> [PROMPT]: Emit a verbatim copy of the lines running from the line with "How much distance must" through the end of the material below.

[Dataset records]

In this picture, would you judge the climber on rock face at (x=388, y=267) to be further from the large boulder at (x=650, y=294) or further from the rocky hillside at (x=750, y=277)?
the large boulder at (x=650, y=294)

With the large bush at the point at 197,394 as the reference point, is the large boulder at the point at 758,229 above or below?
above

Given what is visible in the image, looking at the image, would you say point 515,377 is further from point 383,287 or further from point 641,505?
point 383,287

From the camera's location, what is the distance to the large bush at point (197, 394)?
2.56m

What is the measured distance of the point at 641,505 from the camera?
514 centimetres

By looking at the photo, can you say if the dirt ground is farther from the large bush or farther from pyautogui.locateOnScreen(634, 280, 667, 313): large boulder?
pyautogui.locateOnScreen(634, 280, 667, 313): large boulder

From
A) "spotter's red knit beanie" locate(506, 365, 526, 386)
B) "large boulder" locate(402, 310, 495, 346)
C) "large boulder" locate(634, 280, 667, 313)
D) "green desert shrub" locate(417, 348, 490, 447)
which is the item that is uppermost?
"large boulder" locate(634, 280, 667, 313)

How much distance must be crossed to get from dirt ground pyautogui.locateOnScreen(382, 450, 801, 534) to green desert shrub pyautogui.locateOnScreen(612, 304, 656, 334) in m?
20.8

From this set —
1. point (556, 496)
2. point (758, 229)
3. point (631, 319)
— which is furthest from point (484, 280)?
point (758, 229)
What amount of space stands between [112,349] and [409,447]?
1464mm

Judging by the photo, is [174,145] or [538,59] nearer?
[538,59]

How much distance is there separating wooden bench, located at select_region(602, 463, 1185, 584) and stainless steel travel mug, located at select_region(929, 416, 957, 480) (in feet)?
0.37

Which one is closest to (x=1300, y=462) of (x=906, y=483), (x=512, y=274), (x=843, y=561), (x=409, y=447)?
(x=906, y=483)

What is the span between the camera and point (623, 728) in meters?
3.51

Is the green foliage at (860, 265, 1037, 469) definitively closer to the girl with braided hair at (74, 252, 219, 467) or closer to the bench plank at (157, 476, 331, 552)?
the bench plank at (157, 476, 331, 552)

> [OUTPUT BELOW]:
How much distance must be crossed to get from dirt ground pyautogui.locateOnScreen(382, 450, 801, 534) to green desert shrub pyautogui.locateOnScreen(612, 304, 656, 334) in m?
20.8

From this set —
1. point (556, 496)
2. point (758, 229)
3. point (631, 319)
— which is furthest from point (484, 280)?
point (758, 229)
What amount of space stands between [112,349] and [409,447]?
1464mm

Judging by the photo, is [174,145] or [538,59] nearer?
[538,59]

How much distance is there separating wooden bench, located at select_region(602, 463, 1185, 584) and stainless steel travel mug, located at select_region(929, 416, 957, 480) (in feet)?
0.37

Which one is closest to (x=1300, y=462) of (x=906, y=483), (x=512, y=274), (x=843, y=561), (x=409, y=447)?
(x=906, y=483)

What is the span between the camera and point (623, 728) in meters?
3.51

Is the green foliage at (860, 265, 1037, 469) definitively closer to the girl with braided hair at (74, 252, 219, 467) or closer to the bench plank at (157, 476, 331, 552)?
the bench plank at (157, 476, 331, 552)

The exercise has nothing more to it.